In the fourth quarter that night, we were down 16-12 with enough time for one more play, and the Hail Mary attempt came up just short. Off-the-fingertips short.
I remember, quite clearly, talking about the game with a friend later and trying to communicate that if I, or she, or we, or they, or someone had done something differently—and I was talking about looking away at the last second, or something equally irrational—then of course we'd have won the game. 18-16 final. The friend gave me a quizzical look, and I felt a little bit chastened, and there went the rabbit foot. Almost completely.
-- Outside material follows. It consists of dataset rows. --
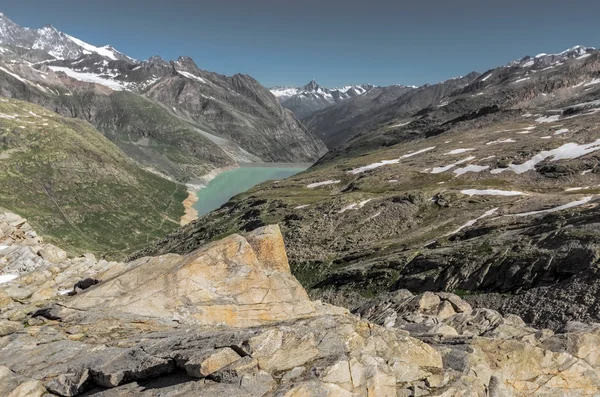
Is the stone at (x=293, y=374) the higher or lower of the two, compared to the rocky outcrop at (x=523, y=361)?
higher

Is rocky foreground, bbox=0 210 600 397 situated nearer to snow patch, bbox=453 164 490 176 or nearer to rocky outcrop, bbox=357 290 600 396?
rocky outcrop, bbox=357 290 600 396

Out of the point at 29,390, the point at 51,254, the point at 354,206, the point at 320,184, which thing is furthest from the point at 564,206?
the point at 320,184

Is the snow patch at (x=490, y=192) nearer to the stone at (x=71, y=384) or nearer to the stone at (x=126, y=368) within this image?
the stone at (x=126, y=368)

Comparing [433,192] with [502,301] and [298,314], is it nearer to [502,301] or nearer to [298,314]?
[502,301]

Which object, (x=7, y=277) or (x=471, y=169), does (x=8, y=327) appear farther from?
(x=471, y=169)

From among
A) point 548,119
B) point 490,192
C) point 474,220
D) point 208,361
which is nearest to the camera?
point 208,361

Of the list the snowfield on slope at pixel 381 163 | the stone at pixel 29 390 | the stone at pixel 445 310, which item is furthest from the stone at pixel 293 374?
the snowfield on slope at pixel 381 163
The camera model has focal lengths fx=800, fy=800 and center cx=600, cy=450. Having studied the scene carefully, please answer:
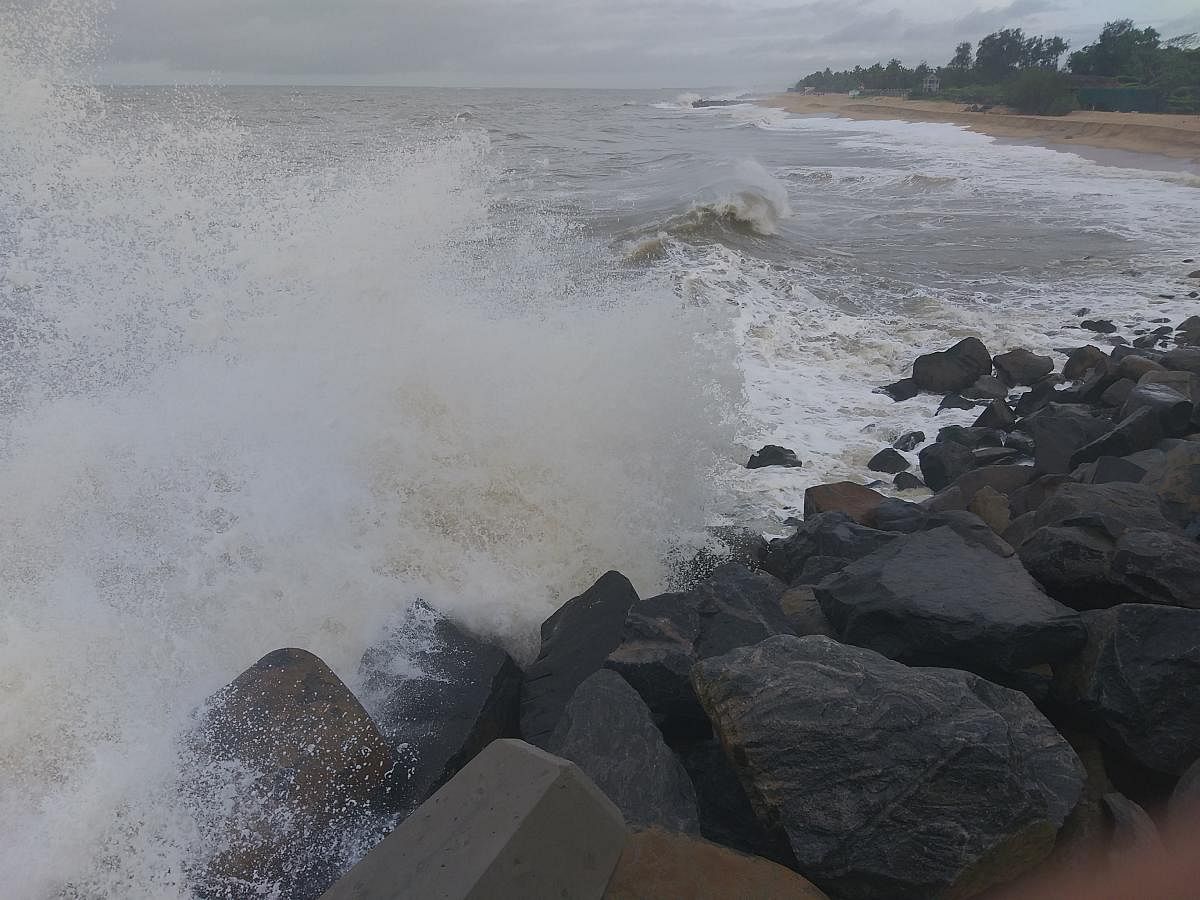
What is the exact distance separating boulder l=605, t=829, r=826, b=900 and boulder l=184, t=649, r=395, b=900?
3.47 ft

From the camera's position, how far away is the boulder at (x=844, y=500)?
198 inches

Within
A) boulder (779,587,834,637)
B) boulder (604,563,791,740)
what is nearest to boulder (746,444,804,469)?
boulder (779,587,834,637)

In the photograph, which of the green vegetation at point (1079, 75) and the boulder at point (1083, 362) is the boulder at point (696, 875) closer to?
the boulder at point (1083, 362)

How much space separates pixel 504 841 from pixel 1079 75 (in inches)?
2413

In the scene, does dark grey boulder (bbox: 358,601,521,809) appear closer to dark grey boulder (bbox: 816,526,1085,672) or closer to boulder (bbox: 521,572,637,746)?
boulder (bbox: 521,572,637,746)

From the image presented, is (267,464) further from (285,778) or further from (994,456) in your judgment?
(994,456)

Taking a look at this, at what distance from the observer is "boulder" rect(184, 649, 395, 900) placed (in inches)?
102

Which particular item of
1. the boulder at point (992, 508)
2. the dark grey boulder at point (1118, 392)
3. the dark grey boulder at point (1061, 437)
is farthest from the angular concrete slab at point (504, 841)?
the dark grey boulder at point (1118, 392)

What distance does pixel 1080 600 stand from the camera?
3.34m

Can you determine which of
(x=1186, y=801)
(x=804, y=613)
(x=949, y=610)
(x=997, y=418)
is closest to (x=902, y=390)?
(x=997, y=418)

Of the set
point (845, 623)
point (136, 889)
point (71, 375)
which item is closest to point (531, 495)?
point (845, 623)

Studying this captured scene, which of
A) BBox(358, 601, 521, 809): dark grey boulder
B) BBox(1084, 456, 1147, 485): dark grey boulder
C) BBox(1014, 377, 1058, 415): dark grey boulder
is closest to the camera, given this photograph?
BBox(358, 601, 521, 809): dark grey boulder

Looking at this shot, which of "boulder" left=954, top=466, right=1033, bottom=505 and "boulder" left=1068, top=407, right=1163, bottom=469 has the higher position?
"boulder" left=1068, top=407, right=1163, bottom=469

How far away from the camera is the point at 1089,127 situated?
3484cm
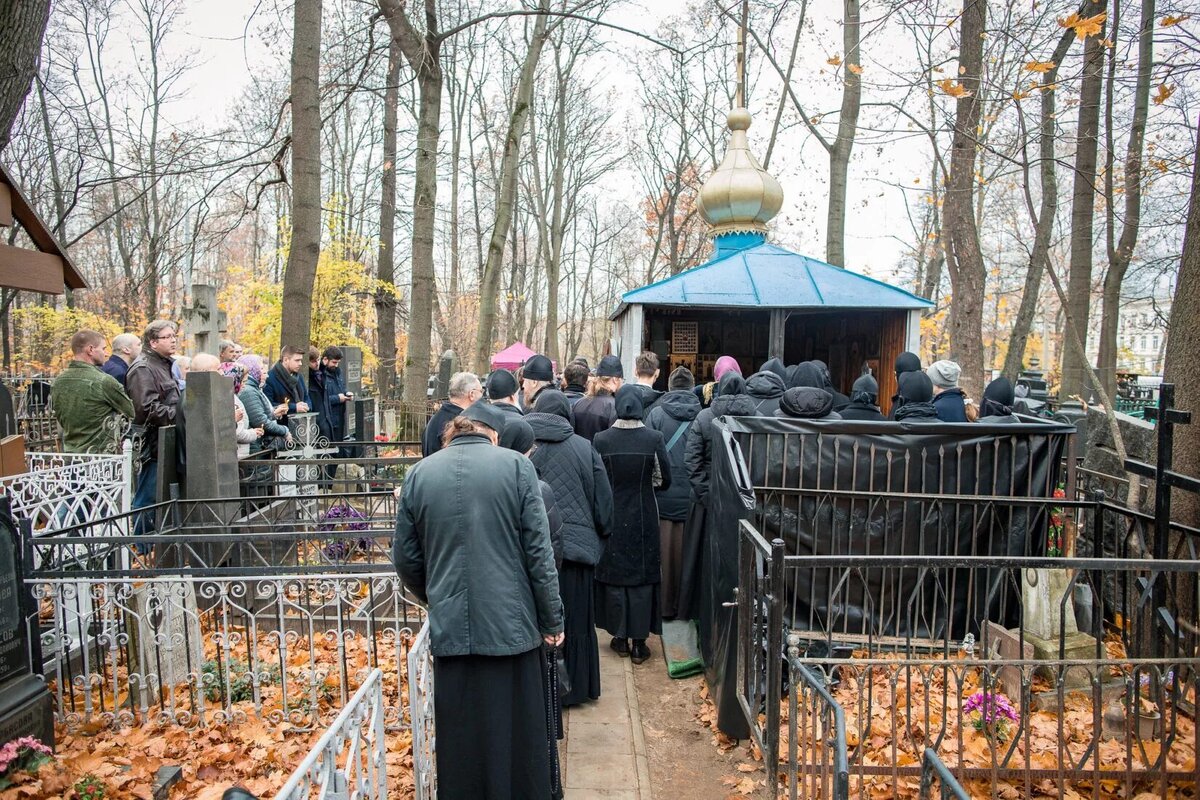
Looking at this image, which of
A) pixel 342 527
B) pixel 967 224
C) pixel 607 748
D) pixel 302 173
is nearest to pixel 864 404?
pixel 607 748

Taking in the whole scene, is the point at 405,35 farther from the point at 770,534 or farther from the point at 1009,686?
the point at 1009,686

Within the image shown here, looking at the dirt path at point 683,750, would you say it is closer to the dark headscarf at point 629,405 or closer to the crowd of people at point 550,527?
the crowd of people at point 550,527

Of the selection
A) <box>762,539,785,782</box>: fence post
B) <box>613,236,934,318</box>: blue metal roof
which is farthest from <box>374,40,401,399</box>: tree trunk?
<box>762,539,785,782</box>: fence post

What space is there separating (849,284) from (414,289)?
703 centimetres

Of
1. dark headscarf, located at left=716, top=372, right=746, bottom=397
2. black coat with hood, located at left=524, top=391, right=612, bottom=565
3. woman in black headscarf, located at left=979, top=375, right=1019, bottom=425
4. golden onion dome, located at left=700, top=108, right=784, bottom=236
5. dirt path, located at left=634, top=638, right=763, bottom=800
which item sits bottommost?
dirt path, located at left=634, top=638, right=763, bottom=800

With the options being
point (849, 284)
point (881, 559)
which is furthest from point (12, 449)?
point (849, 284)

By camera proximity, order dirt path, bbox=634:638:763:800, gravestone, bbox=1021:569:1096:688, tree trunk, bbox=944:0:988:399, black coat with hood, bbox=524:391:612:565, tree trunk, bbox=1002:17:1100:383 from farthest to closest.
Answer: tree trunk, bbox=1002:17:1100:383 → tree trunk, bbox=944:0:988:399 → gravestone, bbox=1021:569:1096:688 → black coat with hood, bbox=524:391:612:565 → dirt path, bbox=634:638:763:800

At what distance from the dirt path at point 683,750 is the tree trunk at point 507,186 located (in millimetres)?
12753

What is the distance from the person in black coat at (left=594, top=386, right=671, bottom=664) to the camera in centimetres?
567

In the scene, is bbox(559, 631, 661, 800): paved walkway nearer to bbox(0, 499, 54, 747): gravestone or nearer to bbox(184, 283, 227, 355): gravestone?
bbox(0, 499, 54, 747): gravestone

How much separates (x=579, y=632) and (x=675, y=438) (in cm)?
204

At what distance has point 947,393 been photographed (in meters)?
7.28

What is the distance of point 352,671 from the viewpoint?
5.12m

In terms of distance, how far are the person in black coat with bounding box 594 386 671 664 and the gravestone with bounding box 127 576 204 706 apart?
263 cm
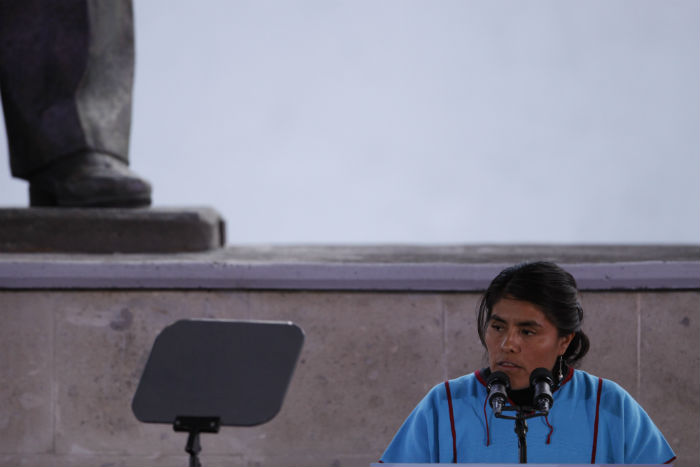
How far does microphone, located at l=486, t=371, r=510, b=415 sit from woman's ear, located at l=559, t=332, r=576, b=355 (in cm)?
47

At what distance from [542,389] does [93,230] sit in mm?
2885

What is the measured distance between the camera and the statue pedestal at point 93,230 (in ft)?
12.8

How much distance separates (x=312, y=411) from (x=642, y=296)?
132 cm

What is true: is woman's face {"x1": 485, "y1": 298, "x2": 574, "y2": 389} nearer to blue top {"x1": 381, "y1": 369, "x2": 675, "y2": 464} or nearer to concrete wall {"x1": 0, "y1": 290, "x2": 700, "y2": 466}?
blue top {"x1": 381, "y1": 369, "x2": 675, "y2": 464}

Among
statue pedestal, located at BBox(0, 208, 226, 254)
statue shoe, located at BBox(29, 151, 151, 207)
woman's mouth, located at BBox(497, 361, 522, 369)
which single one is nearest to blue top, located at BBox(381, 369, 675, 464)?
woman's mouth, located at BBox(497, 361, 522, 369)

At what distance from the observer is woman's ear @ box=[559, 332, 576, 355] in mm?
2064

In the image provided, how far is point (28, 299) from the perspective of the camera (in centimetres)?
313

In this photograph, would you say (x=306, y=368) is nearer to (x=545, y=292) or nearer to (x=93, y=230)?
(x=545, y=292)

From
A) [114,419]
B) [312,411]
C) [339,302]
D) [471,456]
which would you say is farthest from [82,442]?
[471,456]

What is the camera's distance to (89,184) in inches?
160

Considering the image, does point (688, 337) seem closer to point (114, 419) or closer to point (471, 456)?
point (471, 456)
I don't have any explicit superstitions for my teams anymore, but I still crack my knuckles at the end of a close game and I still spin a basketball once, and then dribble it twice before I shoot a free throw because it's habit by now, and, as Jake said, it makes me feel a tad bit more involved. This isn't a serious comment on fate (this probably isn't the place for it), or a critique of the fans' right to claim influence (the fans who were at Ford Field three weeks ago would have something to say about that); superstitions just make sports, and the people who both play and watch them, much more engrossing, and much more nerve-racking. And that's half the fun. (Unless, I guess, you're doing Hamilton's laundry.)
And what do you know? Just now, I saw an older woman clutching a stuffed squirrel in the stands at Busch Stadium. Whatever works.